:: Required action ::
Would you please transcribe the data in full and exactly, excluding images?

:: Task data ::

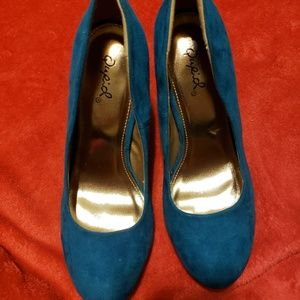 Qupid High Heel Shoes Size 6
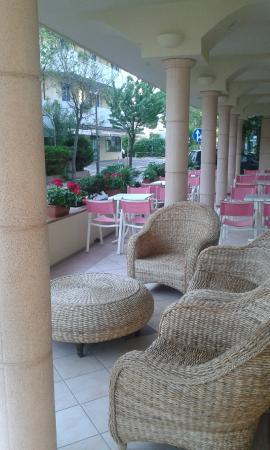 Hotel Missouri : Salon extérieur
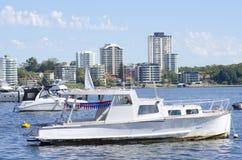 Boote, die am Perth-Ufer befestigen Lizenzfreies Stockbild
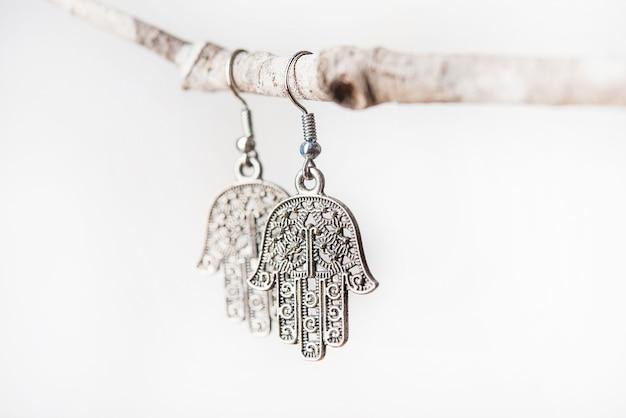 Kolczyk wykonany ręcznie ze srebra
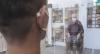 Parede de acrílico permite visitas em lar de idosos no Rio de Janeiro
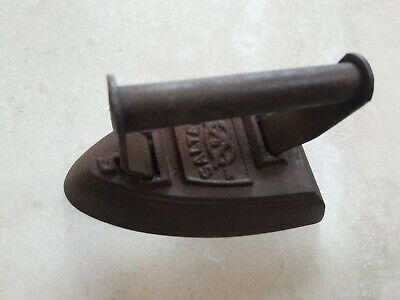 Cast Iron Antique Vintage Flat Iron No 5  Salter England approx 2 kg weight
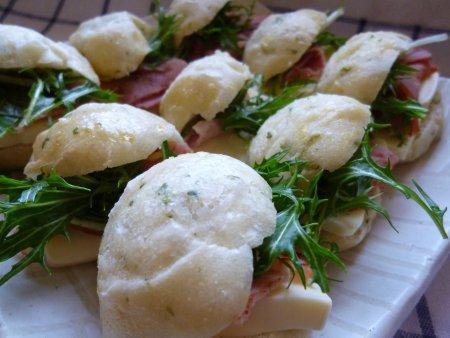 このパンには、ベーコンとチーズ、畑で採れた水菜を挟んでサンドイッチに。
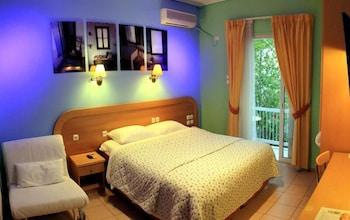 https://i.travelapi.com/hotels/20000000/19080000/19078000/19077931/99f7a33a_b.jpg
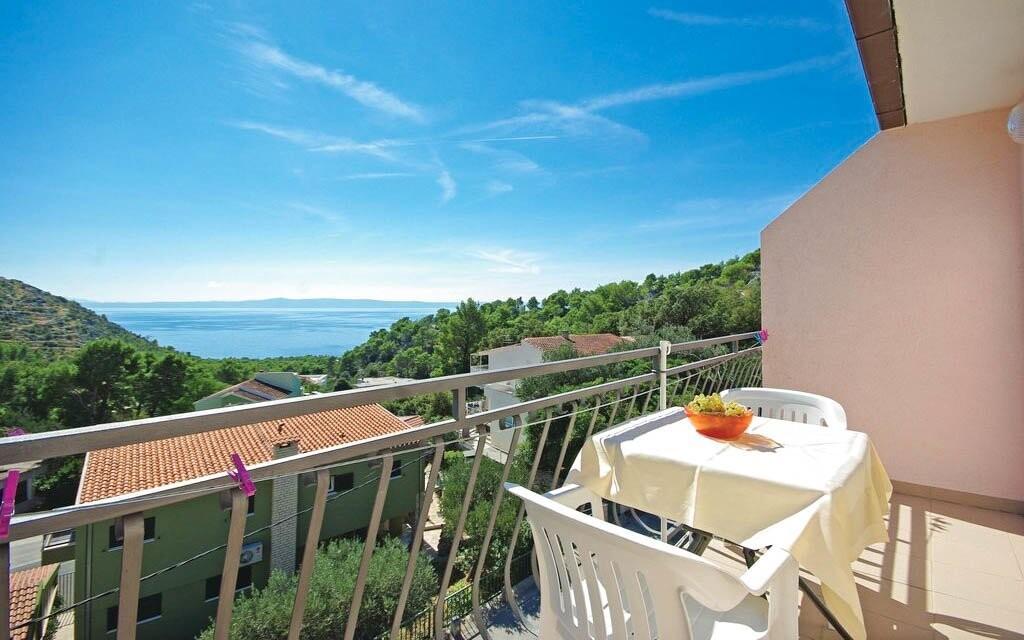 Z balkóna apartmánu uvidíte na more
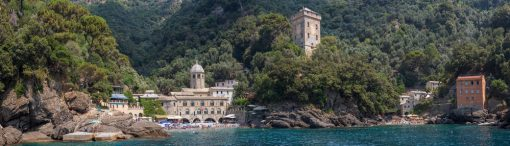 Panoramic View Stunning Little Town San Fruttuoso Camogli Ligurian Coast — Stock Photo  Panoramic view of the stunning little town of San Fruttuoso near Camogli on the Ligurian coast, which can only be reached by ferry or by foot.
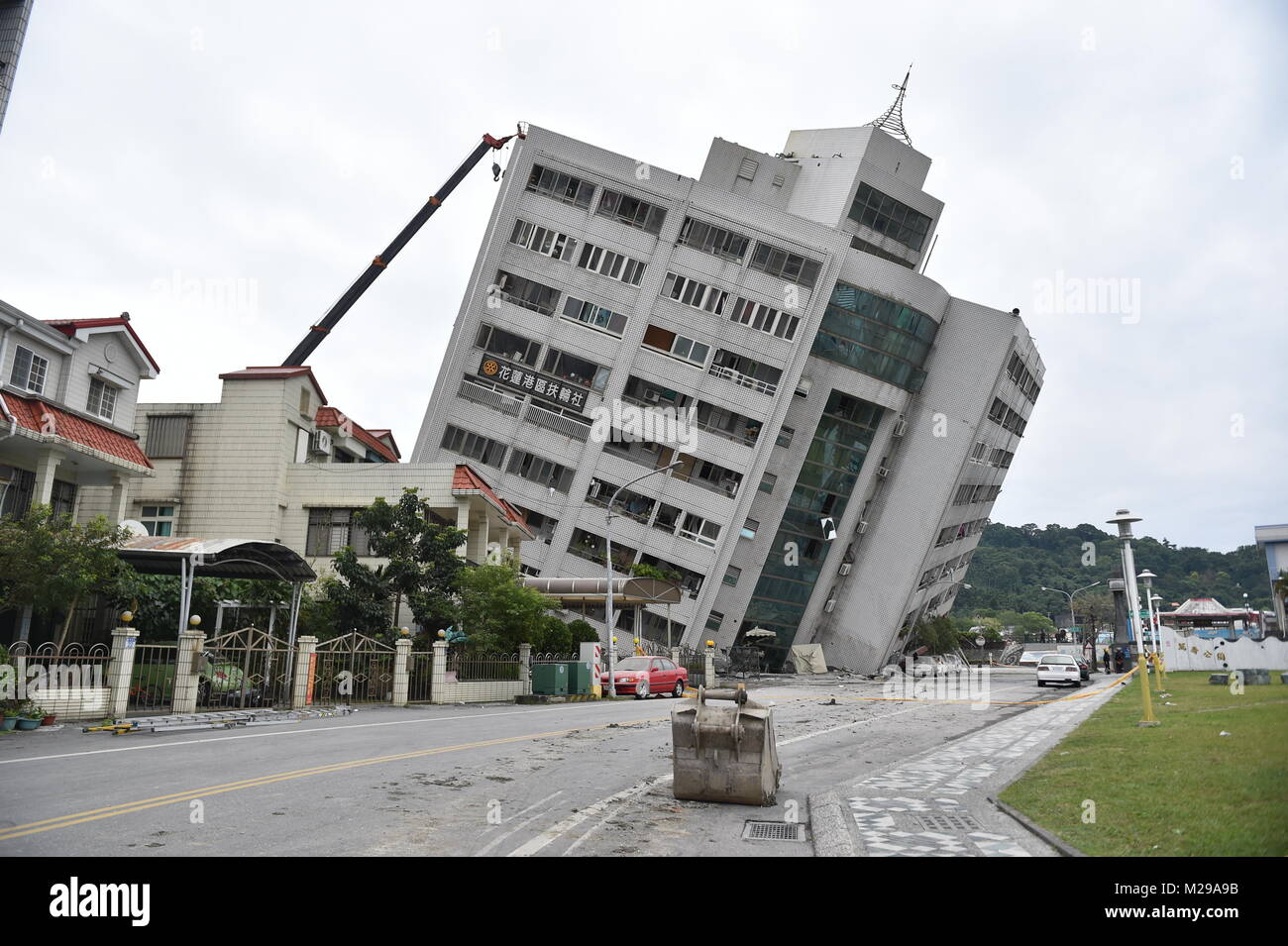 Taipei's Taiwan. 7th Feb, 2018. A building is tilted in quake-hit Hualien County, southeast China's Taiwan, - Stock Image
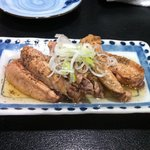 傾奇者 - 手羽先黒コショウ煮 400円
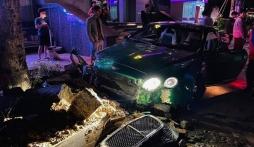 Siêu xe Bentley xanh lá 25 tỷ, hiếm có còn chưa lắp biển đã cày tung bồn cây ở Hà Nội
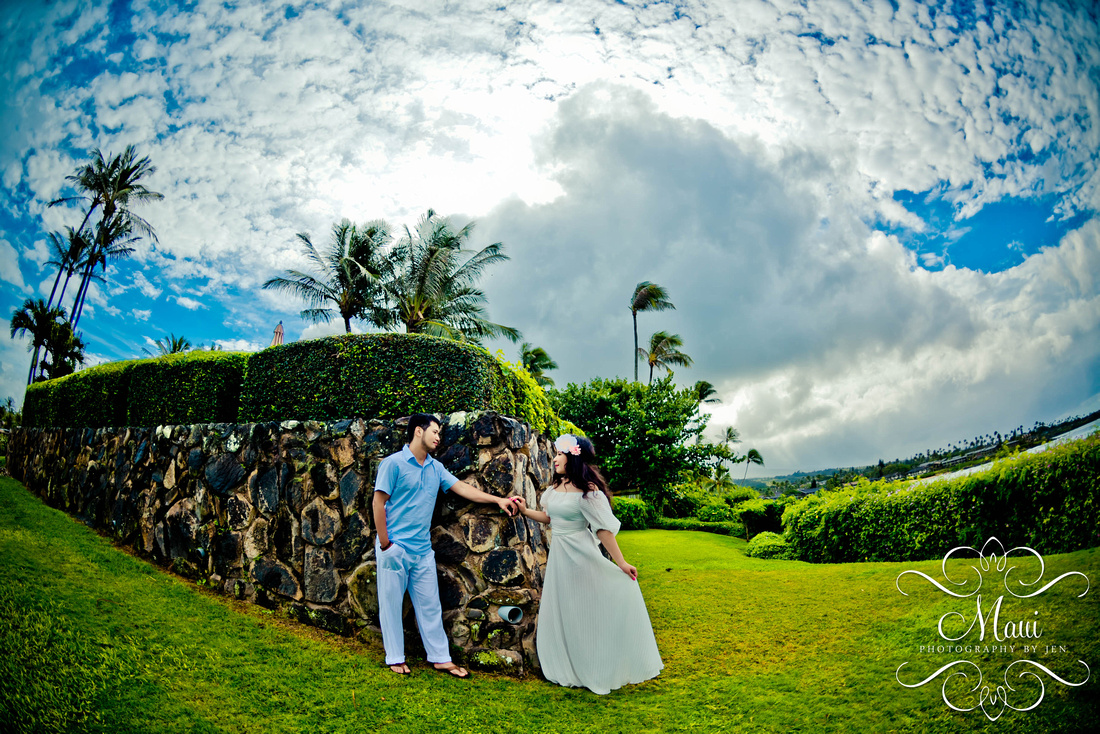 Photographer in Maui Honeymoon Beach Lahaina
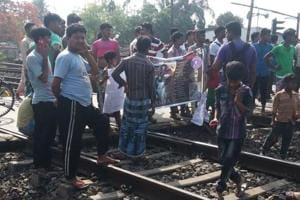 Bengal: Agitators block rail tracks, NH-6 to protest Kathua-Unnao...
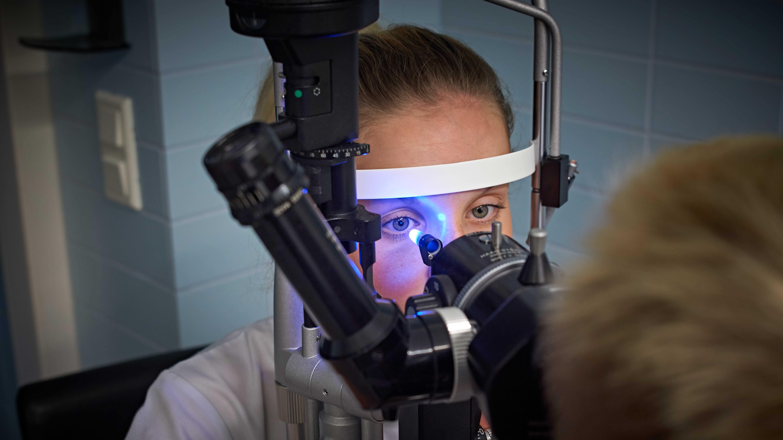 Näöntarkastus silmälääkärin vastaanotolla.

:::

:: Exercise solution ::
 Qupid High Heel Shoes Size 6
 Hotel Missouri : Salon extérieur
 Boote, die am Perth-Ufer befestigen Lizenzfreies Stockbild
 Kolczyk wykonany ręcznie ze srebra
 Parede de acrílico permite visitas em lar de idosos no Rio de Janeiro
 Cast Iron Antique Vintage Flat Iron No 5  Salter England approx 2 kg weight
 このパンには、ベーコンとチーズ、畑で採れた水菜を挟んでサンドイッチに。
 https://i.travelapi.com/hotels/20000000/19080000/19078000/19077931/99f7a33a_b.jpg
 Z balkóna apartmánu uvidíte na more
 Panoramic View Stunning Little Town San Fruttuoso Camogli Ligurian Coast — Stock Photo  Panoramic view of the stunning little town of San Fruttuoso near Camogli on the Ligurian coast, which can only be reached by ferry or by foot.
 Taipei's Taiwan. 7th Feb, 2018. A building is tilted in quake-hit Hualien County, southeast China's Taiwan, - Stock Image
 傾奇者 - 手羽先黒コショウ煮 400円
 Siêu xe Bentley xanh lá 25 tỷ, hiếm có còn chưa lắp biển đã cày tung bồn cây ở Hà Nội
 Photographer in Maui Honeymoon Beach Lahaina
 Bengal: Agitators block rail tracks, NH-6 to protest Kathua-Unnao...
 Näöntarkastus silmälääkärin vastaanotolla.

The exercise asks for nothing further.